**O QUE FAZER:**
**1.** Responda com base na crítica do filme Nós:
(a) Em que rede de cinemas o filme está em cartaz?
(b) Qual foi o grande sucesso anterior de Jordan Peele?
(c) Que atriz protagoniza o filme?
**2.** Na crítica do filme Nós, reescreva de forma mais curta o parágrafo que começa com “Muitos acreditavam que”, sem perder os fatos principais.

── TEXTO DO DOCUMENTO ──

Nós
Filme de Jordan Peele é um típico filme de terror, com início emblemático, reviravolta perturbadora e momentos de reflexão e risadas
O filme está em cartaz na rede UCI Orient Cinemas
A filmografia que Jordan Peele está construindo vem se mostrando uma das mais interessantes dentre os cineastas atuais. Seu grande sucesso, “Corra!”, mostrou ao mundo do cinema uma obra poderosa, que conseguia dar ataques cardíacos de tanto medo, e ao mesmo tempo possibilitava uma produtiva reflexão sobre questões raciais. Esse era o objetivo e o cinema de Jordan naquele momento se provou ativista de uma maneira bem direta. Diretor negro com um protagonista negro em torno de uma temática racial. Tudo beirava o genial.
Muitos acreditavam que “Nós”, a obra mais recente e que se encontra nos cinemas do país, seria uma continuação de todo este suposto projeto de Peele. E ai é que encontramos algumas diferenças, e o próprio diretor faz questão de confirmar essa posição: “Nós” é um típico filme de terror, e o fato dos protagonistas serem negros não traz qualquer questionamento racial à trama. Muito pelo contrário: seu desejo (de Peele) e o nosso é a de que filmes assim (um terror, comédia, romances), possam ser protagonizados por negros sem que se precise destacar este fato.
“Nós” é em suma um emblemático e interessantíssimo filme de terror protagonizado por uma brilhante atriz (põe brilhante) Lupita Nyong’o, que por sinal é negra. Avancemos.

───
── DADOS GUARDADOS ──

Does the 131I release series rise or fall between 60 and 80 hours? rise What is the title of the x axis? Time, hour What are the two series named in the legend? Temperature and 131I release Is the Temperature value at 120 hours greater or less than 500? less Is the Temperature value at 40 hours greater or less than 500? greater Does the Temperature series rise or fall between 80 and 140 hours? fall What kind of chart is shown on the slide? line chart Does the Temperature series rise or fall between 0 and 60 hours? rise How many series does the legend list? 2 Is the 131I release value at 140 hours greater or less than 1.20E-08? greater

───

**RESPOSTAS:**
**1.**
(a) Na rede UCI Orient Cinemas.
(b) “Corra!”.
(c) Lupita Nyong’o.

**2.** Muitos achavam que “Nós”, agora nos cinemas do país, daria continuidade ao suposto projeto de Peele. Mas há diferenças, e o próprio diretor as confirma: é um típico filme de terror, e o fato de os protagonistas serem negros não traz nenhum questionamento racial à trama. O desejo de Peele, e o nosso, é que filmes de terror, comédia ou romance possam ter protagonistas negros sem que isso precise ser destacado.